▸ Passage
============================================================

About the Author

Richard Louv is Co-Founder and Chairman Emeritus of the Children & Nature Network, an organization supporting the international movement to connect children, their families and their communities to the natural world. He is the author of eight books, including "Last Child in the Woods: Saving Our Children from Nature-Deficit Disorder" and "The Nature Principle." In 2008, he was awarded the Audubon Medal.

GOING ON A TECHNO-FAST: Taking a Break from the Virtual World

On the way out of town, I got the shakes. Well, not the shakes exactly, but I wasn’t a happy pre-camper.  My wife, Kathy, and I had committed to four days away from beeping gadgets, ringing phones, sawing neighbors, the on-demand life. It had been too long since our last immersion in the natural world. We were going on a techno-fast.

My computer was set to send out this e-mail auto-reply: “I’m taking a brief break from all communications electronic …. OK, here goes. Pulling the plug….”

For emergencies, we brought Kathy’s minimalistic cell phone but planned to leave it in the car, turned off.

My laptop, iPhone and iPad stayed home.

“What’s wrong,” Kathy asked, glancing at me.

Maybe I looked like I had eels in my shirt. Tech withdrawal.

We were on our way to a rental cabin on Palomar Mountain, east of San Diego. The cabin was beyond cell phone or Internet reception, or so we hoped.

The winding road led us away from the stucco wastelands into golden hills and blue-gray live oaks. We watched a red-tailed hawk balance on a swaying electric line, and farther to the east, the cumulus clouds on their afternoon ascent. As often happens when we head for the mountains, we literally felt the weight lift.

Kids and adults pay a price for too much tech, and it’s not wholesale.

“A growing body of research shows that juggling many tasks, as so many people do in this technological era, can divide attention and hurt learning and performance,” New York Times blogger Matt Richtel writes, reporting on a study published in the Proceedings of the National Academy of Sciences. Experiencing too many “senior moments” lately?  “We now understand that this is not necessarily a memory problem per se, but often the result of an interaction between attention and memory,” according to Adam Gazzaley, a neurologist at the University of California at San Francisco.

============================================================

▸ Given exercise A
Decide whether each statement agrees with the techno-fast essay, answering yes or no and quoting the words of the essay that settle it. (i) The couple left Kathy's cell phone at home. (ii) The rental cabin was on Palomar Mountain, east of San Diego. (iii) The techno-fast was planned to last a week.
▸ Given exercise B
Write the next part of the techno-fast essay, picking up after its last sentence.

▸ Supplied information
============================================================

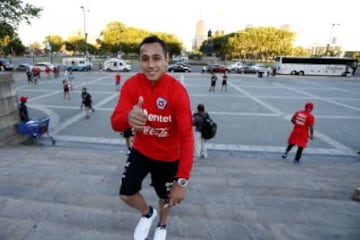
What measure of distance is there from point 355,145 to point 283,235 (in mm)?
7592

============================================================

▸ Written answer A
(i) No: "we brought Kathy’s minimalistic cell phone but planned to leave it in the car, turned off."
(ii) Yes: "a rental cabin on Palomar Mountain, east of San Diego."
(iii) No: "four days away from beeping gadgets, ringing phones, sawing neighbors, the on-demand life."

▸ Written answer B
Getting more music, art, yoga, meditation, weight-lifting – whatever – into our lives can help. But technology fasting while spending time in the natural world may be the most effective antidote.

In the 1970s, environmental psychologists Rachel and Stephen Kaplan began foundational work in the study of nature’s healing effect on the mind. Their studies suggested that contact with nature can assist with recovery from mental fatigue and can help restore attention. Meaningful contact with nature can also help reboot the brain’s ability to think. And it excites the senses.

Scientists who study human perception no longer assume we have only five senses: taste, touch, smell, sight, and hearing. The number now ranges from a conservative 10 to as many as 30, including proprioception – the awareness of our body’s position in space, of where we are. We tend to block off many of our senses when we’re staring at a screen. Nature time can literally bring us to our senses.

But unplugging the power strip doesn’t always come naturally, even for those of us who, by nature, love nature. It requires a conscious act and a change of scenery.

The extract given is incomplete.